Idioms for C programmers

This document collects some idiomatic examples of the C way of doing things. None of these examples have been tested. Please report errors or difficulties to comp40-staff.

Table of Contents

Reading from standard input or from one or more files named on the command line

The idea is to separate out the processing of an open file handle from the process of finding one or more open file handles. Idiom adapted from Kernighan and Ritchie, page 162, for a program without options:

extern void do_something(FILE *);

int main(int argc, char *argv[]) {
  if (argc == 1) {
    do_something(stdin);
  } else {
    for (int i = 1; i < argc; i++) {
      FILE *fp = fopen(argv[i], "r");
      if (fp == NULL) {
        fprintf(stderr, "%s: Could not open file %s for reading\n",
                        argv[0], argv[i]);
        exit(1);
      }
      do_something(fp);
      fclose(fp);
    }
  }
}

Idiom for OS-specific error message on failing to open a file:

perror(argv[i]);  // print the filename with message about *why* fopen() failed

Idiom for elaborate error messsage:

...
fprintf(stderr, "%s: could not open %s (%s)\n",
        argv[0], argv[i], strerror(errno));

Reading one line of input

The correct idiom for reading input is to

  1. Allocate a buffer

  2. Call fgets

Allocation may be static or dynamic. The main issue is how to recover if fgets does not return an entire line. Assuming you can't just halt the program with an error message, these are your options:

Design poisons for line-oriented input

Here are some things to avoid when doing input one line at a time:

Comparing strings

Gotcha alert! The C++ strings you are used to do not exist in C. In C, you simulate a string by a char * pointer, which points to a sequence of bytes ending in '\0'. This style causes all sorts of problems, most notably

const char *s1, *s2;  // strings in the neighborhood

if (s1 == s2) { // SILENTLY GIVES WRONG ANSWERS
  ... // go here only if *pointers* are identical
}

The standard idiom for comparing strings is

if (strcmp(s1, s2) == 0) { 
  ... // strings are equal here
}

The seasoned C programmer often writes

if (!strcmp(s1, s2)) { 
  ... // strings are equal here
}

The exclamation mark is easy to overlook.

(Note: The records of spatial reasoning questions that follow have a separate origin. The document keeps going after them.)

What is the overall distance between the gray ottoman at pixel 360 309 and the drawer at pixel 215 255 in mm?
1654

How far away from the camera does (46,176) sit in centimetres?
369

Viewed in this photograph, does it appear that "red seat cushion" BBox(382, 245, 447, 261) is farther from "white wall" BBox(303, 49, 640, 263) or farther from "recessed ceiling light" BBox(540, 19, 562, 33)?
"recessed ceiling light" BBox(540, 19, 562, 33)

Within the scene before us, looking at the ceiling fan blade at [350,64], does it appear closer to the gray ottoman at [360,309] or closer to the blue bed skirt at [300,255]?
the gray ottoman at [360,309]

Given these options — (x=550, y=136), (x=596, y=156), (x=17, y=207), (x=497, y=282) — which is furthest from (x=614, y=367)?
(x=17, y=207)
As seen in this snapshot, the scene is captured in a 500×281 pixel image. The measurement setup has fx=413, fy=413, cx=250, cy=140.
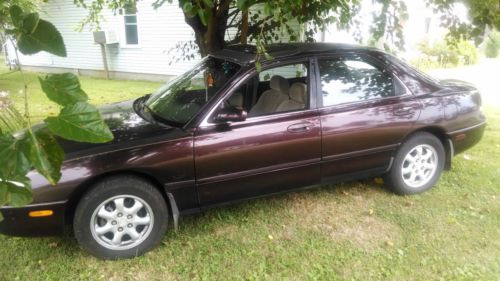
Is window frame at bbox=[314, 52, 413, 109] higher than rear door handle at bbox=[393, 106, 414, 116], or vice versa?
window frame at bbox=[314, 52, 413, 109]

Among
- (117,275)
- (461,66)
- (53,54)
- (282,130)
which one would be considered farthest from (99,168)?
(461,66)

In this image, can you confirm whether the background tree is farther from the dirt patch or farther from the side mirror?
the dirt patch

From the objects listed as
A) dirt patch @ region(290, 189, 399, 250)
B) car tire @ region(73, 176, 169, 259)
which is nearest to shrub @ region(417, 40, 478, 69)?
dirt patch @ region(290, 189, 399, 250)

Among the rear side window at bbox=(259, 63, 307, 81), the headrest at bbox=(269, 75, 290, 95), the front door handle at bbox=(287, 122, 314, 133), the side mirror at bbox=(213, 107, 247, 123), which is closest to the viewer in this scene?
the side mirror at bbox=(213, 107, 247, 123)

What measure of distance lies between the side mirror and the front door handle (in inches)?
17.1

Problem: comparing equal strings costs time proportional to the length of the string.

Hanson's idiom for constant time string comparison

Hanson's Atom_new or Atom_string functions use a shared hash table to ensure that equal strings are represented by identical pointers. A single Atom_new is more expensive than a single strcmp, but when you are using strings in data structures, you will recover the cost by saving comparisons down the road. You may also save memory. One idiom is

const char *s1, *s2;  // strings in the neighborhood

s1 = Atom_string(s1); // hash string to a unique pointer
s2 = Atom_string(s2); // likewise

...

if (s1 == s2) { 
  ... // strings are guaranteed equal
}

The behavior is neatly expressed mathematically:

Atom_string(s1) == Atom_string(s2) if and only if strcmp(s1, s2) == 0.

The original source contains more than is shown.